P-glycoprotein (Pgp) is the main efflux pump at the BBB potentially limiting tracer uptake. In order to determine if [¹¹C]SMW139 is a Pgp substrate, we performed a biodistribution and imaging study in normal Wistar rats with and without injection of the Pgp inhibitor tariquidar. Quantification of PET imaging showed identical time activity curves for [¹¹C]SMW139 in the brain for both scans. The biodistribution study showed that brain uptake of [¹¹C]SMW139 was comparable with and without tariquidar (≈ 0.4 %ID/g) (Fig. 1d–f).

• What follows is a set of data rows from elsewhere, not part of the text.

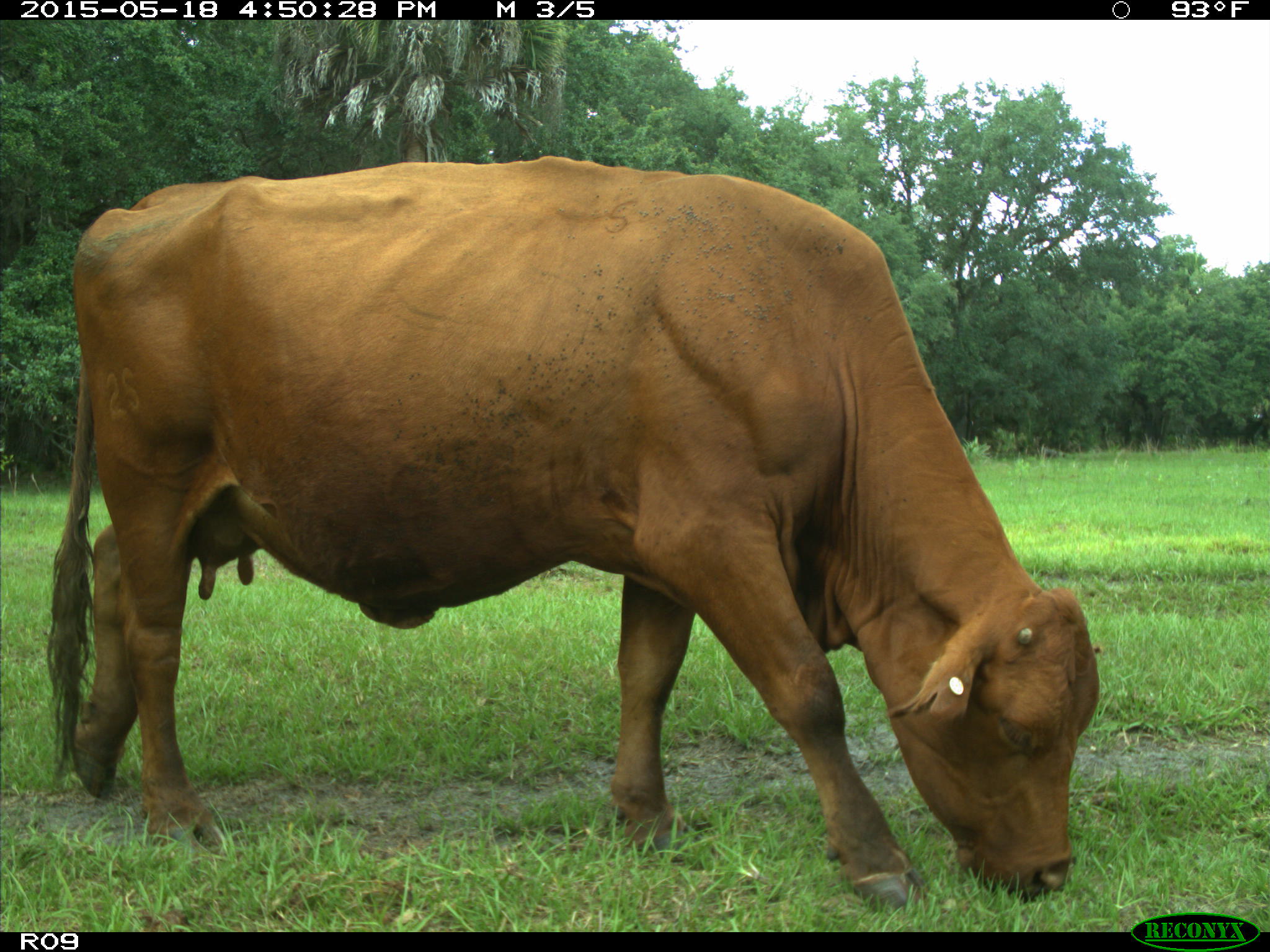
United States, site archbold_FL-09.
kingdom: Animalia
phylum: Chordata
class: Mammalia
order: Artiodactyla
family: Bovidae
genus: Bos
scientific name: Bos taurus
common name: domestic cow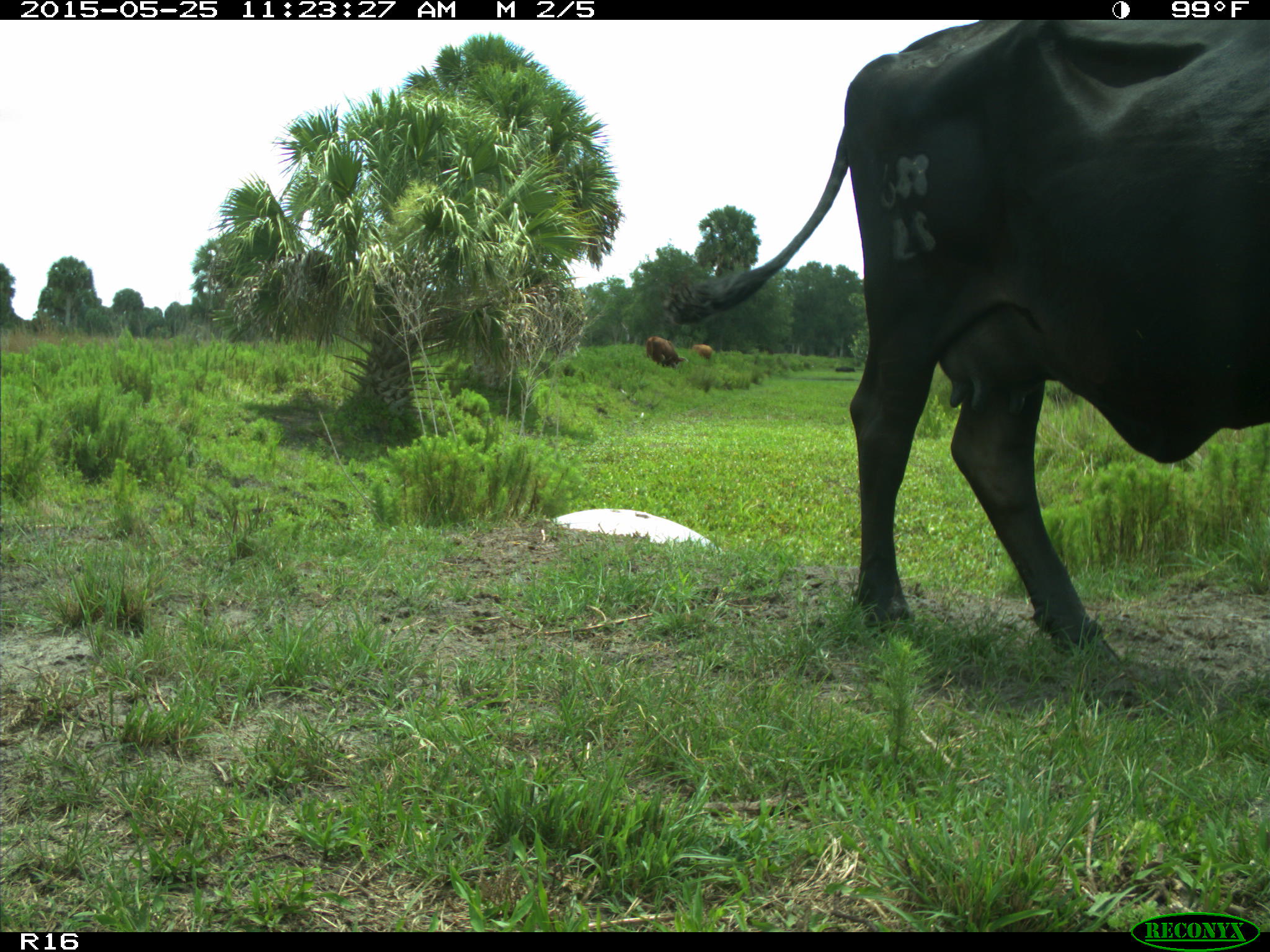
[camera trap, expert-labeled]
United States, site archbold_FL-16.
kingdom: Animalia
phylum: Chordata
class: Mammalia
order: Artiodactyla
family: Bovidae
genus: Bos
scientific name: Bos taurus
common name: domestic cow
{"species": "Bos taurus (domestic cow)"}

EAE model and study design

The severity of the EAE developed in the Lewis rats was heterogeneous, and four of the animals had an unexpected relapse after the initial EAE phase. Before the PET imaging analysis, rats were divided into three groups based on the day of incidence, severity of the clinical signs, the length of the first clinical period, and the presence of relapses. Seven rats developed mild EAE, six rats developed severe acute EAE, and nine rats developed severe-relapsing EAE including four relapsing rats. One EAE rat did not develop any clinical signs (Fig. 2a–d). One group immunized with CFA (n = 4) was used as control for PET imaging. All EAE rats were imaged at the peak of the EAE (maximum of the clinical signs) and at the recovery phase. Five rats of the severe-relapsing group were additionally imaged during the relapsing phase (days 24–26 post-immunization) including 2/5 that relapsed and 3/5 with no relapse. The CFA control group was imaged at the same time post-immunization as the EAE rats for comparison. The intervention overview for the different groups is summarized in Fig. 2e–i.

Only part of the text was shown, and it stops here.